Work instruction: All pictures are to be dropped, and everything else in the data duplicated exactly.

Exercise data:
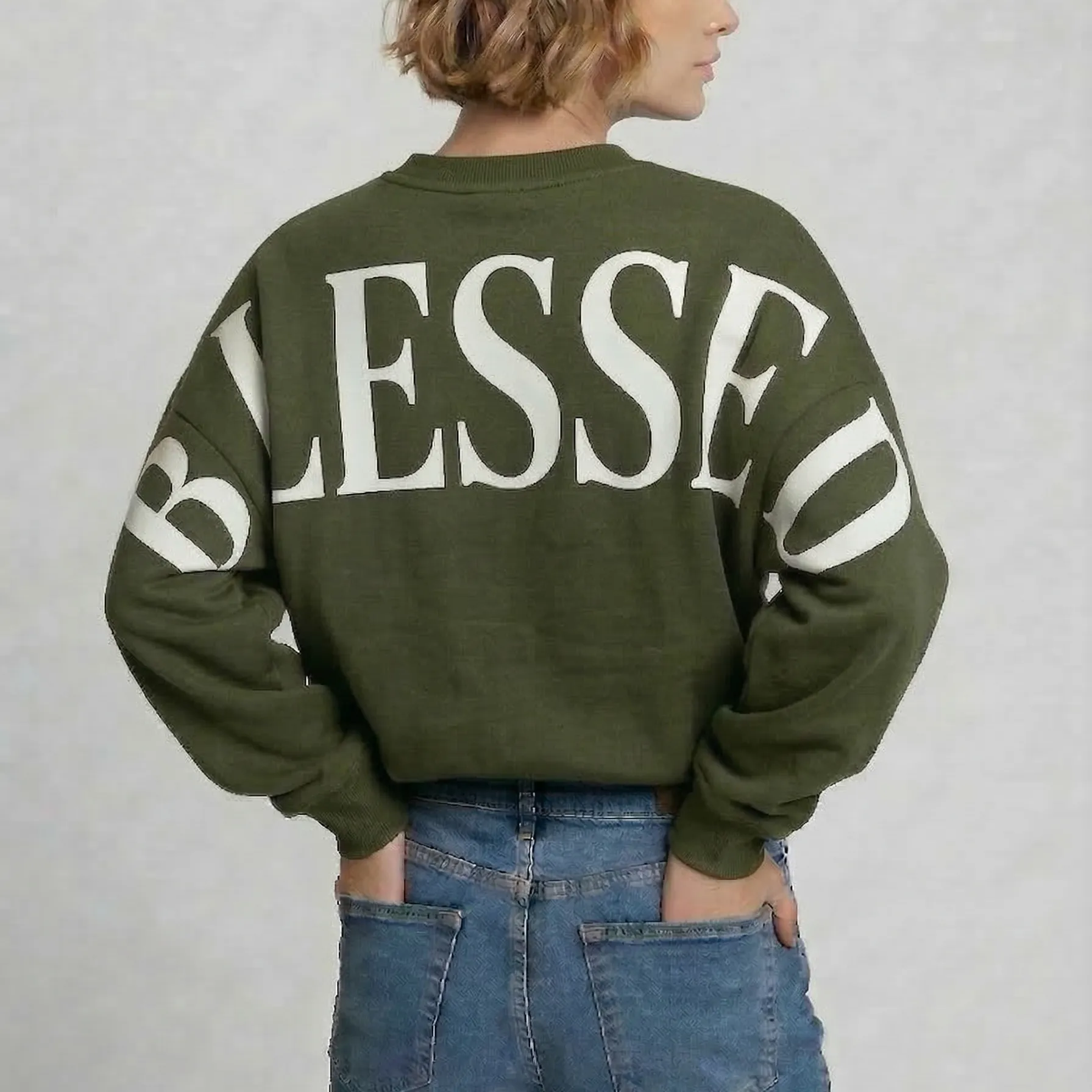 Oversized Blessed Back Print Hoodie & Sweatshirt | USA Printed sold by Refinery Number One product image thumbnail 2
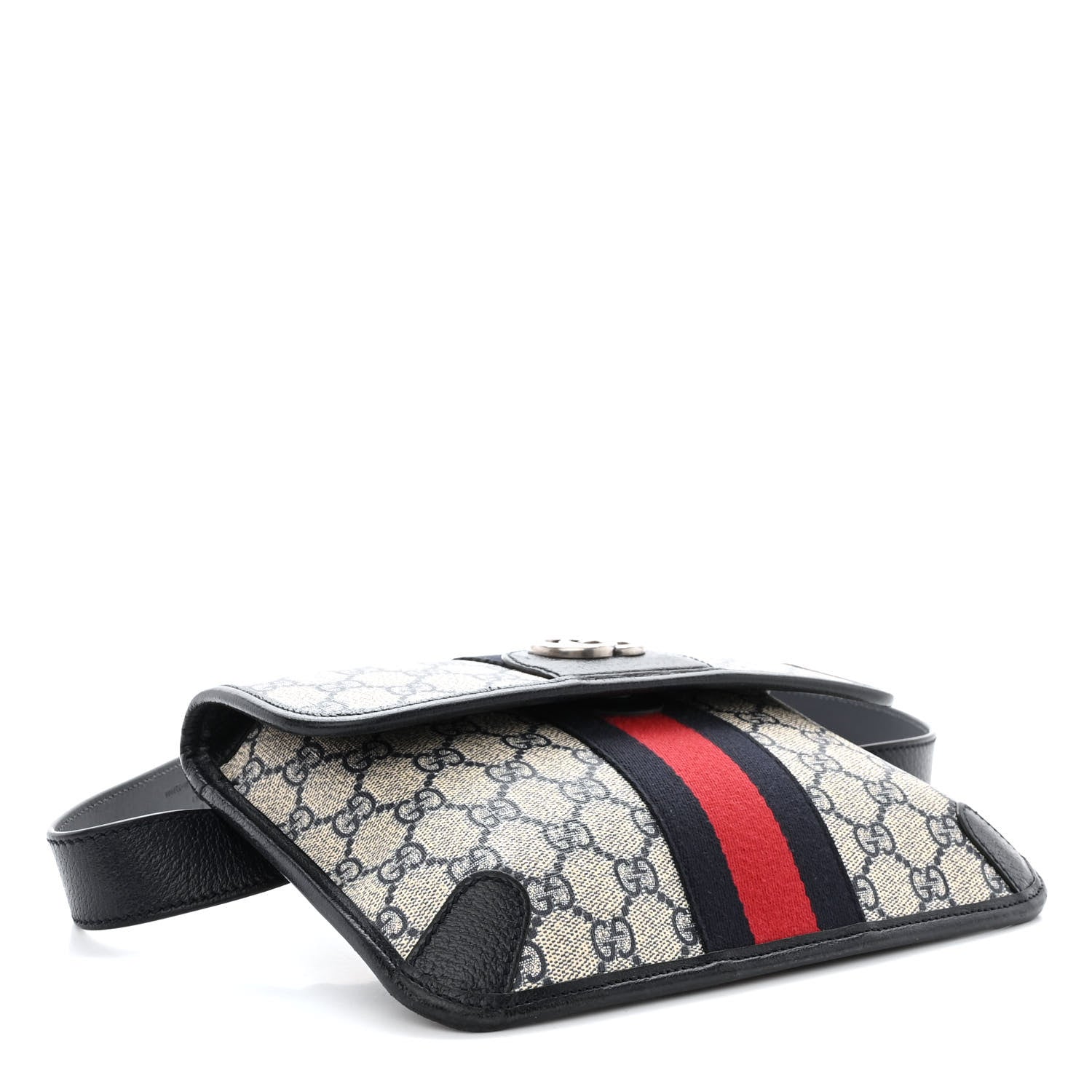 Gucci GG Supreme Monogram Web Small Ophidia Belt Bag 90/36 Beige Navy 4 of 13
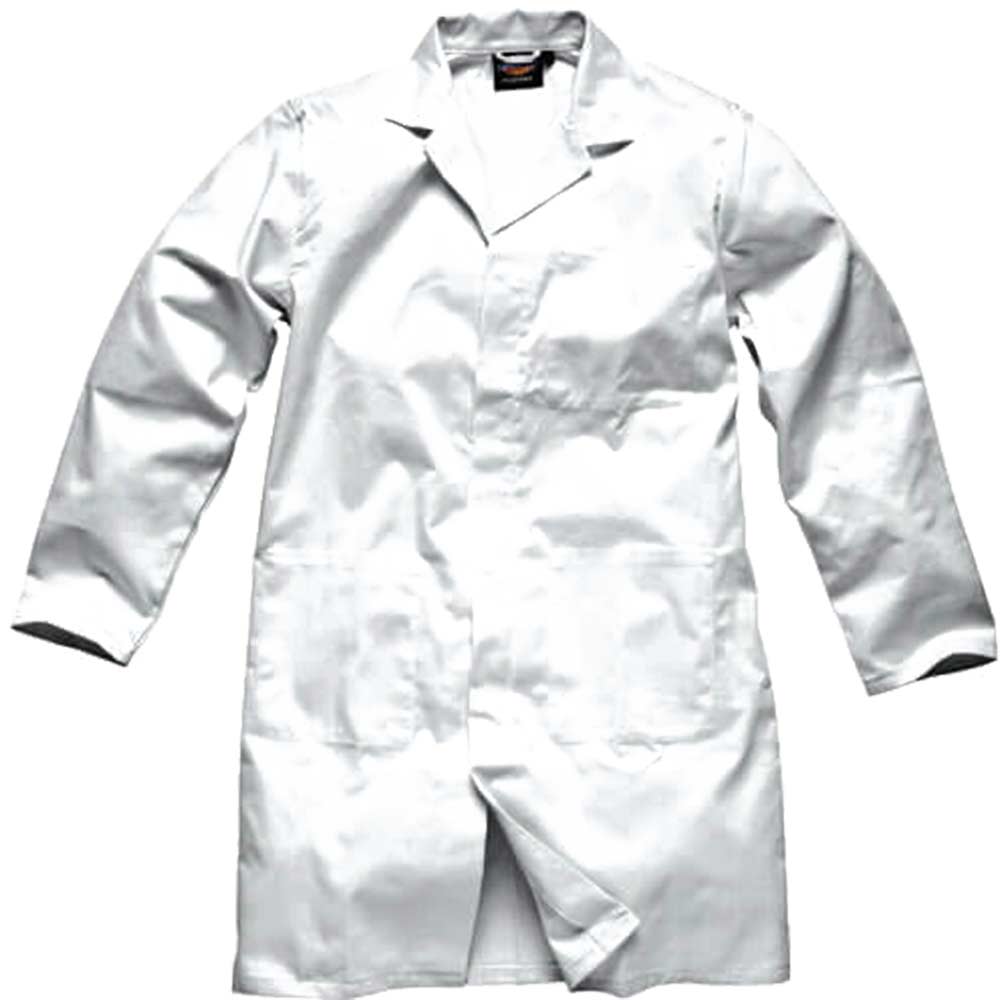 Dickies Unisex Stud Front Redhawk Food Industry Warehouse Coat White Large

Expected output:
 Oversized Blessed Back Print Hoodie & Sweatshirt | USA Printed sold by Refinery Number One product image thumbnail 2
 Gucci GG Supreme Monogram Web Small Ophidia Belt Bag 90/36 Beige Navy 4 of 13
 Dickies Unisex Stud Front Redhawk Food Industry Warehouse Coat White Large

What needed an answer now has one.